AIM:
Only the run of lines from the one containing "When comparing the" through the last line should be returned, exactly as written.

SUPPLIED MATERIAL:
begin

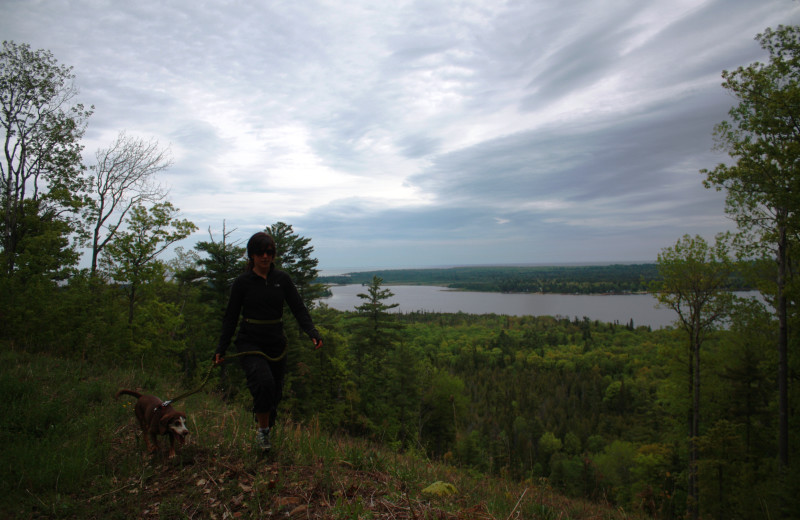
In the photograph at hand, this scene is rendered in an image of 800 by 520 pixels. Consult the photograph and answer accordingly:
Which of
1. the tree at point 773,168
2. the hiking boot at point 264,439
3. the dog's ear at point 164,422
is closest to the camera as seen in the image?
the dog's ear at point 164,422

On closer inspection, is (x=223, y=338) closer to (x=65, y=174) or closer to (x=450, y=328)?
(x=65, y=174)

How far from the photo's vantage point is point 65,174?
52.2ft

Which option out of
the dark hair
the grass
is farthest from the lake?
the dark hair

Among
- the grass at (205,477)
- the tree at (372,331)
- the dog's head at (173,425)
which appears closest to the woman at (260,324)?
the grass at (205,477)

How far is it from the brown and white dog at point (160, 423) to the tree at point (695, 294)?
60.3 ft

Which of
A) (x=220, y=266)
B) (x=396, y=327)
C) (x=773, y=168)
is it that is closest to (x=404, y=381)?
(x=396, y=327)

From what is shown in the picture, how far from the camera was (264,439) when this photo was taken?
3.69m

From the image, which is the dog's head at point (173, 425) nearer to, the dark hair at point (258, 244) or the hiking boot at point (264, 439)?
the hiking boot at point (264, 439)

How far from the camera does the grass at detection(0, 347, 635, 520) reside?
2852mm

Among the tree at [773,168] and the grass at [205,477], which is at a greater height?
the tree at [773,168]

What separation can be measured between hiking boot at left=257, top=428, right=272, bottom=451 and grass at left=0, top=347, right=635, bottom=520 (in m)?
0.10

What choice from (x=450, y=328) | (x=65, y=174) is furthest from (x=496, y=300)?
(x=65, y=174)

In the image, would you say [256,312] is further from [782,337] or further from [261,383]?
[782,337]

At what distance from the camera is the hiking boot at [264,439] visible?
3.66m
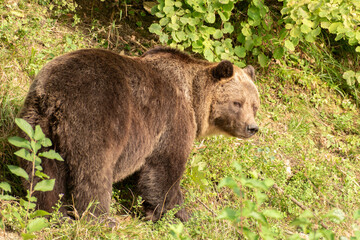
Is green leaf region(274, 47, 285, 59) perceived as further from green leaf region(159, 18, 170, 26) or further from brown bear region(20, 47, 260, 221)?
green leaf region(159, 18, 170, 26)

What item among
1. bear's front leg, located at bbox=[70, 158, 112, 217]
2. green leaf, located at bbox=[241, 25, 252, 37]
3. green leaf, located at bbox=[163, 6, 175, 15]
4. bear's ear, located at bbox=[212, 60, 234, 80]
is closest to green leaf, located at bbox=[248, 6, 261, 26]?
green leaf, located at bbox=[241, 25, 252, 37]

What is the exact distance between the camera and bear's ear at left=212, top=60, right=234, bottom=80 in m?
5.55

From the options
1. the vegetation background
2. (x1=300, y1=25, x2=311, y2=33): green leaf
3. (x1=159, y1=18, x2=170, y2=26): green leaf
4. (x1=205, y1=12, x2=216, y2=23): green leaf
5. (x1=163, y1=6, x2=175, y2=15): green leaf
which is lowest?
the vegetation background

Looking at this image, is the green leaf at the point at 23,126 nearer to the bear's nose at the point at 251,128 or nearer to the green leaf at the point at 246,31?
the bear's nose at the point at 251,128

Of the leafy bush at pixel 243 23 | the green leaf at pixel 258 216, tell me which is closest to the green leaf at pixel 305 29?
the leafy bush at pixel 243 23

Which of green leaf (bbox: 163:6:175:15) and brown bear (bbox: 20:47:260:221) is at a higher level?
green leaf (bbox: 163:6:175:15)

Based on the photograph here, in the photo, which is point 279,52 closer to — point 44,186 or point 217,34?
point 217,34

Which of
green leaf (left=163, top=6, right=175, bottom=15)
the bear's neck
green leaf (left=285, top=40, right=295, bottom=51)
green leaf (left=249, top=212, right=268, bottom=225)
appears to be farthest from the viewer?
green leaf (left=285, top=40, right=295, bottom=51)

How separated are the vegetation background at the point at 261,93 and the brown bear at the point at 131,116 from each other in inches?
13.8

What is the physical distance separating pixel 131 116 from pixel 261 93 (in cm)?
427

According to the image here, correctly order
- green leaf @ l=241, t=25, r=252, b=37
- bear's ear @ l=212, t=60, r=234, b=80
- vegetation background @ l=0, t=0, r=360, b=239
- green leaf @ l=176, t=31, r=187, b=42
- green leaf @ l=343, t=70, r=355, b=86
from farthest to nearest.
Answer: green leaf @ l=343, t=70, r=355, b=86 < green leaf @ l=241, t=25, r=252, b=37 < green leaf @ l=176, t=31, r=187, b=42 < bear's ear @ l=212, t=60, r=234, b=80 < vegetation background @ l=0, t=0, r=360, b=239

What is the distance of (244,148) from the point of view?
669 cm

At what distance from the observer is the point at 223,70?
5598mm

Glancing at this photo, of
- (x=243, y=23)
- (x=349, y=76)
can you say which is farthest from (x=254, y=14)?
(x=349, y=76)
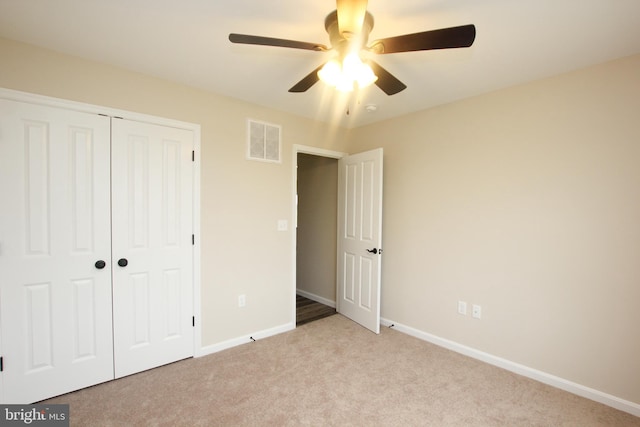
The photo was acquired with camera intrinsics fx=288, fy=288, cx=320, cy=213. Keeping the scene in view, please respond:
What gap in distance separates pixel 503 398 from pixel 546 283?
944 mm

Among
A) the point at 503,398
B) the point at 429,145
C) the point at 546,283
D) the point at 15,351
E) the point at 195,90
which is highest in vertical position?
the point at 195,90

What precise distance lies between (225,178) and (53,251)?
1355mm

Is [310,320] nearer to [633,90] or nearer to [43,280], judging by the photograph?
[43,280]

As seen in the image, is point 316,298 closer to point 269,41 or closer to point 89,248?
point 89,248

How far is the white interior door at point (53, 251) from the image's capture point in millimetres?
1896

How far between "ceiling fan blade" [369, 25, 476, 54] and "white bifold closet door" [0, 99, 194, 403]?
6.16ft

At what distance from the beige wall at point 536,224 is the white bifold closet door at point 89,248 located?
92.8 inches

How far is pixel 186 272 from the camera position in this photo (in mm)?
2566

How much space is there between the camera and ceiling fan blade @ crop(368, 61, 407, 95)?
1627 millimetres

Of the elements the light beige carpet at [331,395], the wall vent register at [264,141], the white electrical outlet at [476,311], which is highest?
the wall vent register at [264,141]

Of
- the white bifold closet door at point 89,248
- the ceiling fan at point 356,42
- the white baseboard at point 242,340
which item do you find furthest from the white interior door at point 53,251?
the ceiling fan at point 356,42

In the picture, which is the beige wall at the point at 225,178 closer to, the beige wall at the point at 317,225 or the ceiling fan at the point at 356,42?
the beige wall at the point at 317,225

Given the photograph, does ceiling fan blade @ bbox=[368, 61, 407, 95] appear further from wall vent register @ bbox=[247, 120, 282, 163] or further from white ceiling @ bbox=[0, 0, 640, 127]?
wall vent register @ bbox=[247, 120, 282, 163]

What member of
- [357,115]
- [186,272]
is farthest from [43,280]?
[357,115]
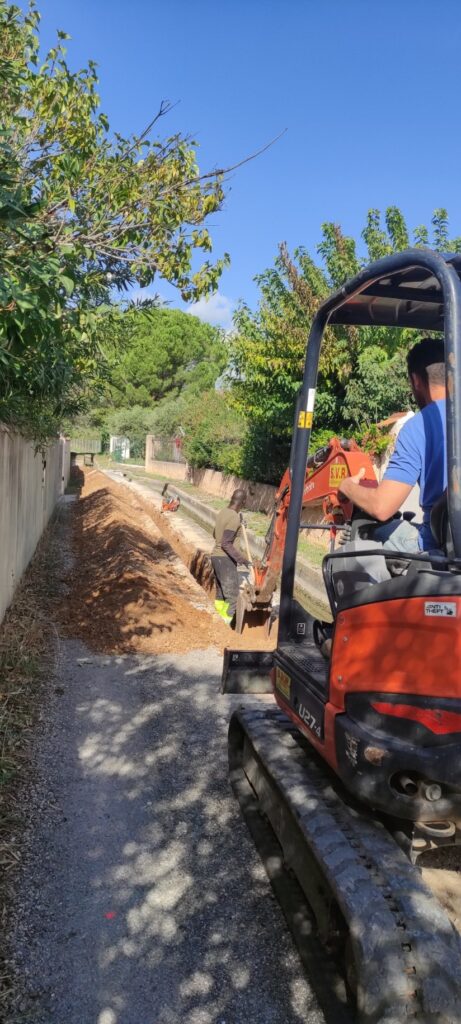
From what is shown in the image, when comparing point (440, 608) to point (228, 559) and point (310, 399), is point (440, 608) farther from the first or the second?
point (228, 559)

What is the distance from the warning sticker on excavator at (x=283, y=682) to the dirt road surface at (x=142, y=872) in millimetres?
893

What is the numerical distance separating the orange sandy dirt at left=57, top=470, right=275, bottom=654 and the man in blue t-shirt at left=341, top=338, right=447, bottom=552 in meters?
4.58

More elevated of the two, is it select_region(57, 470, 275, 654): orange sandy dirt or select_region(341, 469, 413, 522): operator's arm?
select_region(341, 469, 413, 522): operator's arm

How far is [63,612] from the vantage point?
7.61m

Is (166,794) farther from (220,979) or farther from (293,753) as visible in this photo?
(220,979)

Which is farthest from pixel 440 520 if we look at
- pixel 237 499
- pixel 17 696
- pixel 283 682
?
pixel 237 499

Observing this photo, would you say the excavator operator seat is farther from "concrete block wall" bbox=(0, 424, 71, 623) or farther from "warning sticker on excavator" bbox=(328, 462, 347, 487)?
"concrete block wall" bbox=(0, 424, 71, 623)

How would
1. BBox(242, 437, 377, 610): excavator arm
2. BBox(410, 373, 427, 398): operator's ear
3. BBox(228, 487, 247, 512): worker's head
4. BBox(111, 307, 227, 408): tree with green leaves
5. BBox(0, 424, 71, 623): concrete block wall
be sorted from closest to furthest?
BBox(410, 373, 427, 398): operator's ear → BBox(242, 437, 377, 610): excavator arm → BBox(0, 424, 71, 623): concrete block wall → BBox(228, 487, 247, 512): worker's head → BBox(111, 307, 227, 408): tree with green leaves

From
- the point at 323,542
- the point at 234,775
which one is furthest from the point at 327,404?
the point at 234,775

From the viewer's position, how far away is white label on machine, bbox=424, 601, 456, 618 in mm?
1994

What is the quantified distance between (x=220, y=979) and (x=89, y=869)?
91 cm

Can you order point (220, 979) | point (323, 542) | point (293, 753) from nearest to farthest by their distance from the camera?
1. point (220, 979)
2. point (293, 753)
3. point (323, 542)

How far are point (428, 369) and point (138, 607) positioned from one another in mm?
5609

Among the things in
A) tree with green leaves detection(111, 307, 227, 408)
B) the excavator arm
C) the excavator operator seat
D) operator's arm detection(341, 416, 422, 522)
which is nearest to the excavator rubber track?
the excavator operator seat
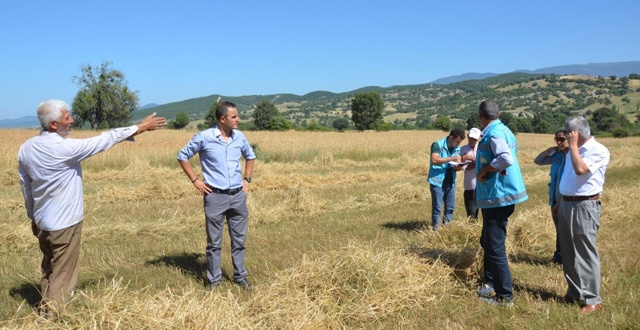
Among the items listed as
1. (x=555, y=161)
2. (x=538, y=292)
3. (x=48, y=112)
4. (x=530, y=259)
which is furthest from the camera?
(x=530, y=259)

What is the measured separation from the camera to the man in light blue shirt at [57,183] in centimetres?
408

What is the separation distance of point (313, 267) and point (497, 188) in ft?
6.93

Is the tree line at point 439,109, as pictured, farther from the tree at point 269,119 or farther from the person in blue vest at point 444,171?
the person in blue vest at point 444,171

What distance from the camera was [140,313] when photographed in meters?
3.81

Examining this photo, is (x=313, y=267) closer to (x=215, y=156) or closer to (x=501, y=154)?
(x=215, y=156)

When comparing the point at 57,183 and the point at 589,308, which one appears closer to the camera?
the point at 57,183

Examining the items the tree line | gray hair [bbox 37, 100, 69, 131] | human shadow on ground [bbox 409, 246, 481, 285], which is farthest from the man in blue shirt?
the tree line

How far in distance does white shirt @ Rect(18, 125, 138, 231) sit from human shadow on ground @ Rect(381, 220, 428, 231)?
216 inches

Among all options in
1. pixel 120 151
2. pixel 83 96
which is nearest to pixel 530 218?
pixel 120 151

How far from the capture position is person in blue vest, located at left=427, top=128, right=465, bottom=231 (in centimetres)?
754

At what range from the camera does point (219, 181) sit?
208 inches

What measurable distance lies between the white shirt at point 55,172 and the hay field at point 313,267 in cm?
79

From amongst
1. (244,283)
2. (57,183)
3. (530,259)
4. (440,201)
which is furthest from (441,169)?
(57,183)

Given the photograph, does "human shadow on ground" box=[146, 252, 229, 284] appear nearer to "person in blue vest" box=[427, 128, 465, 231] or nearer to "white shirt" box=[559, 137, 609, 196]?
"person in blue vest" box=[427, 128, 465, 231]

end

THE OUTPUT:
When comparing the point at 57,183 and the point at 589,308, which one appears closer to the camera?
the point at 57,183

Examining the items the tree line | gray hair [bbox 37, 100, 69, 131] | human shadow on ground [bbox 409, 246, 481, 285], which is farthest from the man in blue shirt?
the tree line

How far in distance does white shirt @ Rect(18, 125, 138, 231) sit from human shadow on ground @ Rect(381, 220, 428, 231)?
216 inches

Among all options in
1. pixel 120 151
2. pixel 83 96
which is nearest to pixel 530 218?
pixel 120 151

How far from the capture position is person in blue vest, located at left=427, top=128, right=465, bottom=231 (in centimetres)?
754

At what range from the camera does point (219, 181) sit?
208 inches

What measurable distance lies between the white shirt at point 55,172 and the hay field at point 313,267 in cm?
79

From amongst
1. (244,283)
2. (57,183)
3. (530,259)
4. (440,201)
which is furthest from (441,169)?
(57,183)

Given the photograph, does "human shadow on ground" box=[146, 252, 229, 284] appear nearer to "person in blue vest" box=[427, 128, 465, 231] or nearer to "white shirt" box=[559, 137, 609, 196]?
"person in blue vest" box=[427, 128, 465, 231]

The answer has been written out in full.